# Consigne:
Quelle est la traduction anglaise de cette phrase tirée du récit de guerre : « Là, tout proche, il y avait des Irakiens, des hommes terrés le nez dans le sable, occupés à crever de froid, de faim, de soif et, surtout, de peur. » ?

Moins de cent cinquante morts dans les rangs des coalisés: divine surprise. Mais en face? Retour d’Arabie saoudite et du Koweït, notre envoyé spécial se souvient des vraies couleurs de la guerre, celles de l’apocalypse


Je me rappelle les bombardements massifs sur les lignes irakiennes au Koweït, ces longues nuits de veille assis sur le sable du désert d’Arabie, à regarder l’enfer prendre ses quartiers à quelques kilomètres de là, de l’autre côté de la frontière. Le sol grondait sous nous. Un interminable roulement, comme une locomotive qui vous passerait sous le ventre, trente secondes d’horreur pure, dont on ne percevait que l’écho. Là, tout proche, il y avait des Irakiens, des hommes terrés le nez dans le sable, occupés à crever de froid, de faim, de soif et, surtout, de peur. Le sol grondait sous nous et c’est eux qui mouraient, comme des fourmis que l’on arrose du ciel à grandes volées de bombes insecticides.

# Contenu des données:
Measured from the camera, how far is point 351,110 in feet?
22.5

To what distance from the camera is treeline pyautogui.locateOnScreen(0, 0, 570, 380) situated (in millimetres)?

# Corrigé:
There, very close by, were Iraqis, men hunkered down with their noses in the sand, busy dying of cold, of hunger, of thirst and, above all, of fear.